• [INFORMATION SHOWN]:
^^^^^^^^^^^^^^^^

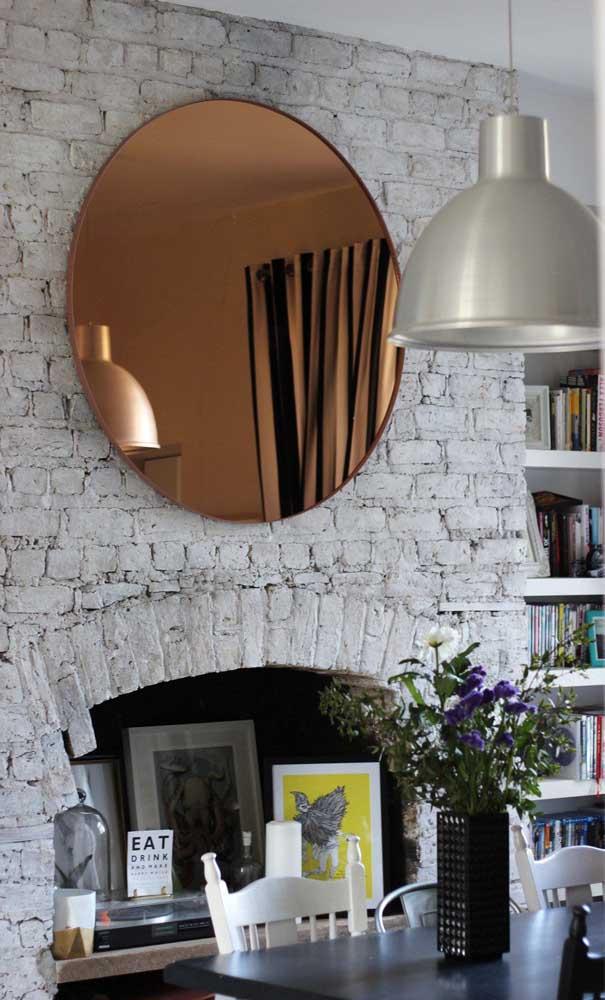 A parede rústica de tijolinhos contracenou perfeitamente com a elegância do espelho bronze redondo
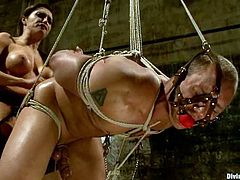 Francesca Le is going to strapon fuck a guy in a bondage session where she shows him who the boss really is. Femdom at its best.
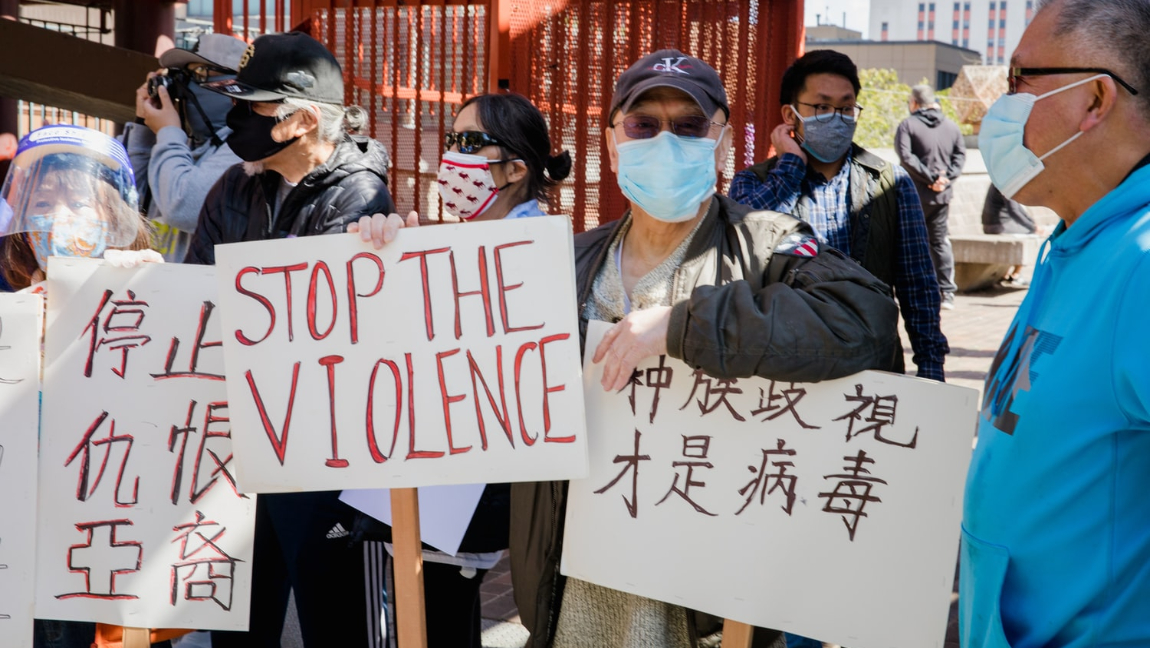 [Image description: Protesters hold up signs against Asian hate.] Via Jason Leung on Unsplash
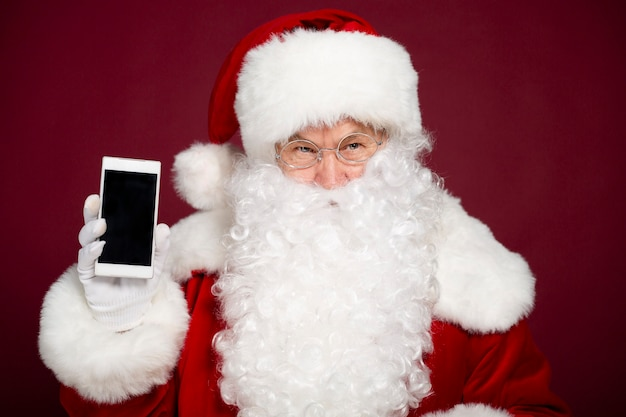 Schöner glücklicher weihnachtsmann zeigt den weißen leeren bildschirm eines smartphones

^^^^^^^^^^^^^^^^

The entire listing above is to be copied exactly, with all pictures omitted.

 A parede rústica de tijolinhos contracenou perfeitamente com a elegância do espelho bronze redondo
 Francesca Le is going to strapon fuck a guy in a bondage session where she shows him who the boss really is. Femdom at its best.
 [Image description: Protesters hold up signs against Asian hate.] Via Jason Leung on Unsplash
 Schöner glücklicher weihnachtsmann zeigt den weißen leeren bildschirm eines smartphones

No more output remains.